Something is wrong. Something is coming.
The words echo inside my mind over and over until I grit my teeth, wanting to pull my hair out to make them stop.
We make camp and settle into our tent for the evening.
Soren goes out to hunt and spy, and as soon as he slips away, a current of desperation charges the air around us.
Tomorrow we fight and though we are well prepared—I can block any Gifts and Thea is nearly unstoppable, though she is insistent that she doesn’t want a repeat performance of what happened on the tundra—there is always a chance that one of us may not walk off of the killing field.
“Killian,” she whispers, and that’s all it takes.
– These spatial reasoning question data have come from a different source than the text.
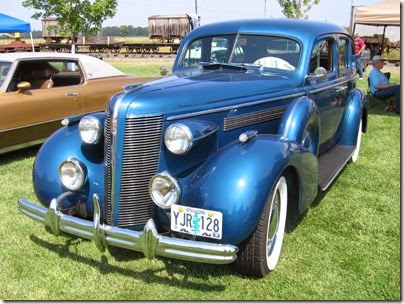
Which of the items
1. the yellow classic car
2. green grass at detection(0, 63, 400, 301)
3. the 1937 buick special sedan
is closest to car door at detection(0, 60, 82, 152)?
the yellow classic car

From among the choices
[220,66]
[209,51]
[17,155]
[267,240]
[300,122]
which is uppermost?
[209,51]

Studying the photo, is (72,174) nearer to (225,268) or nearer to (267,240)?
(225,268)

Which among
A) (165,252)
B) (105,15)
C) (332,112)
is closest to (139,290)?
(165,252)

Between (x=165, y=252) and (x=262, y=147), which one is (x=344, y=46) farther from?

A heartbeat later, she’s in my arms, fingers clawing, fabric ripping, lips seeking and finding.
Despite the desperation and fear, we move together slowly, deeply, savoring every moment, every touch and taste and sound.
She breaks apart beneath me, clutching me close until I join her, whispering her name into the crook of her neck over and over.
She is my peace. She is my home.
And she will survive. I vow it to all the Makers. No matter what, my wife, my queen, my soul will survive.